Alleviating back-office headaches of an advisory business is why small RIAs managing $50 million to $100 million are choosing GeoWealth. But larger, fast-growing RIAs are using it, too.

From 2017 to 2020, GeoWealth’s 10 biggest clients grew their aggregate assets under management to $9.47 billion at a 42% compound annual growth rate (CAGR). That growth included the market’s performance, but even with it stripped out, those firms grew faster than most RIAs. Those same 10 GeoWealth clients also doubled the number of accounts from 30,700 to 61,802 over the same three-year period.

GeoWealth has a total of more than 100,000 accounts affiliated with about 900 individual advisors using the platform.
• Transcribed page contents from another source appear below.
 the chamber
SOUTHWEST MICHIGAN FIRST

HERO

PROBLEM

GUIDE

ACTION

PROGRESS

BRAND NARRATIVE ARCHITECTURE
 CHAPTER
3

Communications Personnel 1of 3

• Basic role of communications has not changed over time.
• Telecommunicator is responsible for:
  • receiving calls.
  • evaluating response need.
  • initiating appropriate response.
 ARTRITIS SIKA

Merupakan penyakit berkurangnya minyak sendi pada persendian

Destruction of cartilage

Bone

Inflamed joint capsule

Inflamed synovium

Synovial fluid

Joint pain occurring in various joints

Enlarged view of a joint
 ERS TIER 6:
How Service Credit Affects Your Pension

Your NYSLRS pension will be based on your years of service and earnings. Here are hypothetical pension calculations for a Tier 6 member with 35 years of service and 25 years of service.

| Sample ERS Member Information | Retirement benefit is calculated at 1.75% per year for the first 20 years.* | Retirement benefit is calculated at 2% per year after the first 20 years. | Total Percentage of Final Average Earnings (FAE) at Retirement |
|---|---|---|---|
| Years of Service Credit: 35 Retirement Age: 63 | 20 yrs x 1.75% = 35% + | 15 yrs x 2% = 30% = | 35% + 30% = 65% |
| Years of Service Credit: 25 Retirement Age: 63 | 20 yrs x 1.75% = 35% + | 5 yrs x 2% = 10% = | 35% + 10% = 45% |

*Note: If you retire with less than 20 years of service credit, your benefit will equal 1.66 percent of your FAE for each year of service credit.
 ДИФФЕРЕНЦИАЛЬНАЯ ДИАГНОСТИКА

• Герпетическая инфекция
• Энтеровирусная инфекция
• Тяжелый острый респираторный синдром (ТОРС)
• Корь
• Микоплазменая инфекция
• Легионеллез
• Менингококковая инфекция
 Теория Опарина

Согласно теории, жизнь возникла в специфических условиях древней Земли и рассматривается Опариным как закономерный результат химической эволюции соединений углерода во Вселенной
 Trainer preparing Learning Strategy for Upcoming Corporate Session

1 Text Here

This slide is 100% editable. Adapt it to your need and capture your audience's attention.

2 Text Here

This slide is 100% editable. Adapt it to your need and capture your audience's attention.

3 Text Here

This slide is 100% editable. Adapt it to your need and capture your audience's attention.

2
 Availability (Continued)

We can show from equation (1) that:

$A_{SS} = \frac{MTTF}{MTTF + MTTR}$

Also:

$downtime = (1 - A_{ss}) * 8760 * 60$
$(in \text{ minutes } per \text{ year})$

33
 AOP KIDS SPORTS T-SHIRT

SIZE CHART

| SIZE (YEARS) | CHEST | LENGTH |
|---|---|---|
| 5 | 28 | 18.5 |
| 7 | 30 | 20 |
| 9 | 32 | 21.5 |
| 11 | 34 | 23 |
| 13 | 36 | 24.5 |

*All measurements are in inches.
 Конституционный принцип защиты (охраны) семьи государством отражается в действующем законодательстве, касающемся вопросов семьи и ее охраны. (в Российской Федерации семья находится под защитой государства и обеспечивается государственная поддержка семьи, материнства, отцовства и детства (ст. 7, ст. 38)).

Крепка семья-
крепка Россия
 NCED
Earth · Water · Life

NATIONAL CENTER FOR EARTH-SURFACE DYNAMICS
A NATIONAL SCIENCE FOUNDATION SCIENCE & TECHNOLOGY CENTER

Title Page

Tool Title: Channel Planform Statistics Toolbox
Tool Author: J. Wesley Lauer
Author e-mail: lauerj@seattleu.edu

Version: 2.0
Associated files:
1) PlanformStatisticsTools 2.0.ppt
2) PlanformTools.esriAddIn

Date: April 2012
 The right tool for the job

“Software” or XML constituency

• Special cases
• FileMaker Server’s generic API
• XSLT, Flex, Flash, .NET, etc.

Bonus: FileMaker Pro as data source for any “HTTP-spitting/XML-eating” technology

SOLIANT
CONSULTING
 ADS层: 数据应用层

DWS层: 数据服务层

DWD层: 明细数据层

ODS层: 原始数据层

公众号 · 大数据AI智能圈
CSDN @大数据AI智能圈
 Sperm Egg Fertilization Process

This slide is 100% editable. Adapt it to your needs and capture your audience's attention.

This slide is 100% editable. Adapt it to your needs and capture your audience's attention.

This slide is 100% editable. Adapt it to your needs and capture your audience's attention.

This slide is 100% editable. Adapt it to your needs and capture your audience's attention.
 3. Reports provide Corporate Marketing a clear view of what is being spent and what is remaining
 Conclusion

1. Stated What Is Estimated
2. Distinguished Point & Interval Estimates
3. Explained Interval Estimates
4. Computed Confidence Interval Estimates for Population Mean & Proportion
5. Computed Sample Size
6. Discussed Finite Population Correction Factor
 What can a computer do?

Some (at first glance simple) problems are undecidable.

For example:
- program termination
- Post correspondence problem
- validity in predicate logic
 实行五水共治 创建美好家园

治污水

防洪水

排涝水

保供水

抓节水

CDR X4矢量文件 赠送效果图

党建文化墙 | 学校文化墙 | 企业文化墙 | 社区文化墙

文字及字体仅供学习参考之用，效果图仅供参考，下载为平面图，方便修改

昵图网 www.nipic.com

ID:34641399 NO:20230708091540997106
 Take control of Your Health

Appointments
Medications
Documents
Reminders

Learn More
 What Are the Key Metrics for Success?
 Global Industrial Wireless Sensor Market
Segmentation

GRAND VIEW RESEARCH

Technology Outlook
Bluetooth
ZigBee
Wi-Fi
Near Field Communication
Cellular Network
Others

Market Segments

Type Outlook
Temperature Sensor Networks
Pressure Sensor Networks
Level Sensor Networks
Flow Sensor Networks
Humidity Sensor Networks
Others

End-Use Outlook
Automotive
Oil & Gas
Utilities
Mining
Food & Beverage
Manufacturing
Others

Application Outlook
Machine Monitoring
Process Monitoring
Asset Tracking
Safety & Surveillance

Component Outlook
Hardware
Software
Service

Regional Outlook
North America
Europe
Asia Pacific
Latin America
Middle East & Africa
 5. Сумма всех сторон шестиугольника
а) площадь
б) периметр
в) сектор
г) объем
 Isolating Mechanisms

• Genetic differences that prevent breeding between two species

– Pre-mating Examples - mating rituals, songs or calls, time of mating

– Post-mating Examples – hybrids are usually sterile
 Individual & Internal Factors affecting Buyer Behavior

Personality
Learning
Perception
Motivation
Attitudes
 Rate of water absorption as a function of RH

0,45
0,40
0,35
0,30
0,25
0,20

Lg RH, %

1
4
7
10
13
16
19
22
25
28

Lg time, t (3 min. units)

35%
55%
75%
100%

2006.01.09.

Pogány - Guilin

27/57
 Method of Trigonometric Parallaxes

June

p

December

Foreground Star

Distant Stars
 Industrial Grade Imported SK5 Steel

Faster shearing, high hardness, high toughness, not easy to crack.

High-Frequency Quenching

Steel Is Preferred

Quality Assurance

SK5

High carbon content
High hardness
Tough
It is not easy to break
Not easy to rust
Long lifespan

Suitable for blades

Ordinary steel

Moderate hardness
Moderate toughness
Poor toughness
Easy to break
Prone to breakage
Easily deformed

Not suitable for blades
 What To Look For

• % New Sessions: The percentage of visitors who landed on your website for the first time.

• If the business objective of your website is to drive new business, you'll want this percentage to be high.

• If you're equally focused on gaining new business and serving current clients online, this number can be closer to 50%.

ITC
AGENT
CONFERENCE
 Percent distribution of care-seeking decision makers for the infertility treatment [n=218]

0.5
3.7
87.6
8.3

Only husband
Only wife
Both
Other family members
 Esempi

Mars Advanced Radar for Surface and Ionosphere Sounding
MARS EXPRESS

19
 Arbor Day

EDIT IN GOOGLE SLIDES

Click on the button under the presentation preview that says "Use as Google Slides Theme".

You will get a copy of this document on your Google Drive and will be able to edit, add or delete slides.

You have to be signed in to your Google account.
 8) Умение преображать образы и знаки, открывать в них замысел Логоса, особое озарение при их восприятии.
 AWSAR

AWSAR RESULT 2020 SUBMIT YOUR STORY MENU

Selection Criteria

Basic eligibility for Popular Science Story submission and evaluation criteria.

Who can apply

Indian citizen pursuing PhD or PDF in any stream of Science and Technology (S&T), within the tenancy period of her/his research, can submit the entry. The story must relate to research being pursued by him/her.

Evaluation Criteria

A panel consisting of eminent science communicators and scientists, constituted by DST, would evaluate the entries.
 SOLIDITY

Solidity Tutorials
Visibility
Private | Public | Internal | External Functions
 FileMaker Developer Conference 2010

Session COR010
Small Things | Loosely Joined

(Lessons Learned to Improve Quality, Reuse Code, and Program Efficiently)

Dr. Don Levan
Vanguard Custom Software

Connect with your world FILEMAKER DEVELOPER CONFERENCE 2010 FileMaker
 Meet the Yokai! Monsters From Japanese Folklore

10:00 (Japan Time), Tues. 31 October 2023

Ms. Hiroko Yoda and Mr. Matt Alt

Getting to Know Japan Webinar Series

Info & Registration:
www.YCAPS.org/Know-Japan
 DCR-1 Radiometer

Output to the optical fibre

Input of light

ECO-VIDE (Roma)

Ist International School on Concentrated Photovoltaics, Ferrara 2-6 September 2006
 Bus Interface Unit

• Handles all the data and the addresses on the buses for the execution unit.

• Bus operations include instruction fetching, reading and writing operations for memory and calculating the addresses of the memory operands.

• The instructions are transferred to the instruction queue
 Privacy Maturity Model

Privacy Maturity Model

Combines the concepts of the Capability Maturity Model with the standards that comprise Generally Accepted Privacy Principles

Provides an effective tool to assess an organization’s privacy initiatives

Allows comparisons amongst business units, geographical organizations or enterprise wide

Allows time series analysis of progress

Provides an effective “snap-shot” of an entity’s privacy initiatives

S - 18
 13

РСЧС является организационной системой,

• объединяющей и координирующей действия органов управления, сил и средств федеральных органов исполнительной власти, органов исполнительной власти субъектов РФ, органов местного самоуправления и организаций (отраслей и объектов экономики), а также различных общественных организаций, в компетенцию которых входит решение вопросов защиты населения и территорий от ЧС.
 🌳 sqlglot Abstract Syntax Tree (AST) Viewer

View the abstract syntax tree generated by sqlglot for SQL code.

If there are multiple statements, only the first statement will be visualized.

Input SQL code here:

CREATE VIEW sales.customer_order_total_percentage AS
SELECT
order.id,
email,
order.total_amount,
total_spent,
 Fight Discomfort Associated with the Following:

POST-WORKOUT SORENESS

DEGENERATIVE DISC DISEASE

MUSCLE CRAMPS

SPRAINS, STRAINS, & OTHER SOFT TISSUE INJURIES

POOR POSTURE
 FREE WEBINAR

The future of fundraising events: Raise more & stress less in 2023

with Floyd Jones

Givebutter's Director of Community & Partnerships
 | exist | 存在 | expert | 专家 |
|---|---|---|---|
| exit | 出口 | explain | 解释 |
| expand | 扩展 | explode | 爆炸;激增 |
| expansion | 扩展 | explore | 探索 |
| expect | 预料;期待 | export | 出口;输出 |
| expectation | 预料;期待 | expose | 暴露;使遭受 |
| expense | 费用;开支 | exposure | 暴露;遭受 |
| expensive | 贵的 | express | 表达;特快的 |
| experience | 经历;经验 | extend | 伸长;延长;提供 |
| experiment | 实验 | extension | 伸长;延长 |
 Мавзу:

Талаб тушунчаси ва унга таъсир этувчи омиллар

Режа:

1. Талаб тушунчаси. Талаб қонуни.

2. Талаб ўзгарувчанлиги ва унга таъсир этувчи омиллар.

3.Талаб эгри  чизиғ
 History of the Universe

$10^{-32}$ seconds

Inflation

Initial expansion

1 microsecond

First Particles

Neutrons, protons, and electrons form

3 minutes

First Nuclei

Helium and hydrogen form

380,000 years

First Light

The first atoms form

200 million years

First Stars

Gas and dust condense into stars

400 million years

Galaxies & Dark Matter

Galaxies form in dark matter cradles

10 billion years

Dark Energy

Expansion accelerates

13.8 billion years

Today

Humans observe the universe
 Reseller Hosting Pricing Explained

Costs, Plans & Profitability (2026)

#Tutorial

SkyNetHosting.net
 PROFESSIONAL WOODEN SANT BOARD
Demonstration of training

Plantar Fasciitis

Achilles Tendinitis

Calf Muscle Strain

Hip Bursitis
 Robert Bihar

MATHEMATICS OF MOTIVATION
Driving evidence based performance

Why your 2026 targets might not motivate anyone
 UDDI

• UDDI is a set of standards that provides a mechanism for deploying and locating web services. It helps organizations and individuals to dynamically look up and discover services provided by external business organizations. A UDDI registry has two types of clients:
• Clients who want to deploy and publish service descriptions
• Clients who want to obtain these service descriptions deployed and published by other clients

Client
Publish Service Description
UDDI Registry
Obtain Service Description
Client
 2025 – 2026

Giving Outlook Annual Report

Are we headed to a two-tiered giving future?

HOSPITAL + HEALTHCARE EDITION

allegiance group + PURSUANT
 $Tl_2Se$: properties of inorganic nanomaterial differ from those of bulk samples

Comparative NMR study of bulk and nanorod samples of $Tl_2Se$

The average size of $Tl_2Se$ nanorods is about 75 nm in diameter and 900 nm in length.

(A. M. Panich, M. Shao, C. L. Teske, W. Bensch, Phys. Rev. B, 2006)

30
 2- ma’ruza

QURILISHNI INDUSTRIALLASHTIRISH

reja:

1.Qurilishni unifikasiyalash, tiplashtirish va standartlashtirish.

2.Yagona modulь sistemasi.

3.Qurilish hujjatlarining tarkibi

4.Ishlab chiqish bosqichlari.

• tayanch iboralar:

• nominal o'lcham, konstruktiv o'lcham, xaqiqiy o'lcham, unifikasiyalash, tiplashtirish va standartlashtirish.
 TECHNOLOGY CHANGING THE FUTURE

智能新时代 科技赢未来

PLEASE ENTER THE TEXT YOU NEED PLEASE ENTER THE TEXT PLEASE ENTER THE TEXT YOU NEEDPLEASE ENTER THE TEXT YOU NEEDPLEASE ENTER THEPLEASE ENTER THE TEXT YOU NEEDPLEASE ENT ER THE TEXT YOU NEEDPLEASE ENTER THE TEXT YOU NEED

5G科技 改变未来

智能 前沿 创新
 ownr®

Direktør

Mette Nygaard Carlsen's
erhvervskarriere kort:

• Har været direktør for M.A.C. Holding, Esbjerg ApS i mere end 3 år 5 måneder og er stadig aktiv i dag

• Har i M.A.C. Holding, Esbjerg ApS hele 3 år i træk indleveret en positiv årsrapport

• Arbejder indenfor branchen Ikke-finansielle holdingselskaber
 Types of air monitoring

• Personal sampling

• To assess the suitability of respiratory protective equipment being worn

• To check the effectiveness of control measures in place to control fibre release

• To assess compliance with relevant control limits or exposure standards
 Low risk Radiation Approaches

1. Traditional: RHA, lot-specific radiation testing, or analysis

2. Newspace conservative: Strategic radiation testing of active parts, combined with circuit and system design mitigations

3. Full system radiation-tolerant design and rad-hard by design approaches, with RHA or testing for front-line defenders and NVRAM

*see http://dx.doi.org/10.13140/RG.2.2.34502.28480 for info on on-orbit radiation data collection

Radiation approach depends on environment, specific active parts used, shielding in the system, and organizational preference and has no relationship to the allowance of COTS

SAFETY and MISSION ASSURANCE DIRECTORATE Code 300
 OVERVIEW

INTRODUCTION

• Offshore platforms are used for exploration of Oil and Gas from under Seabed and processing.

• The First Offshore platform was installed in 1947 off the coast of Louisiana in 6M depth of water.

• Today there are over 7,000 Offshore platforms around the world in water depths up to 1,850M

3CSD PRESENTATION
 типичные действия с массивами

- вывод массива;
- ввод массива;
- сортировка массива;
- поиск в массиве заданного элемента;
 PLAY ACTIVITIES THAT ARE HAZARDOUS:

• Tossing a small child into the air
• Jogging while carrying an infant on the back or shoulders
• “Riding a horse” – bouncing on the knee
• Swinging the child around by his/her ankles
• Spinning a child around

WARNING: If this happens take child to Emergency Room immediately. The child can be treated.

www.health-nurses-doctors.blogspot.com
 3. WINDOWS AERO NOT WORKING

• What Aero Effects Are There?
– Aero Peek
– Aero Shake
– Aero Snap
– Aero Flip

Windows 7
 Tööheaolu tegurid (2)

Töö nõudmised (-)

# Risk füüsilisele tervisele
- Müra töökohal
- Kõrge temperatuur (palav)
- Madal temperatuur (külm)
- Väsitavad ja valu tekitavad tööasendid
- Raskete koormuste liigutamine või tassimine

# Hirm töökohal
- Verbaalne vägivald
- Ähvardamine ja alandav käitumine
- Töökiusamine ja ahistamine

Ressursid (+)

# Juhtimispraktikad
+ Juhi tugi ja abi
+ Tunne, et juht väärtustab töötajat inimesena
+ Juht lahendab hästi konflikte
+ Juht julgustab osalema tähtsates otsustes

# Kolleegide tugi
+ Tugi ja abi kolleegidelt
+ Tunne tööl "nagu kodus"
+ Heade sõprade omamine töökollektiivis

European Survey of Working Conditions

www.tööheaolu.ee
In addition to raising another round of capital later this year, GeoWealth also plans to launch Manager Portal, a place where third-party asset managers can update and manage their product suites on the GeoWealth platform.

Although much smaller than other TAMPs in terms of assets (Envestnet had more than $263 billion under management at the end of 2020), GeoWealth views itself as a competitor today and expects RIAs and assets will come. Although, it is not resting on any laurels.

The platform will never be finished, Falls said.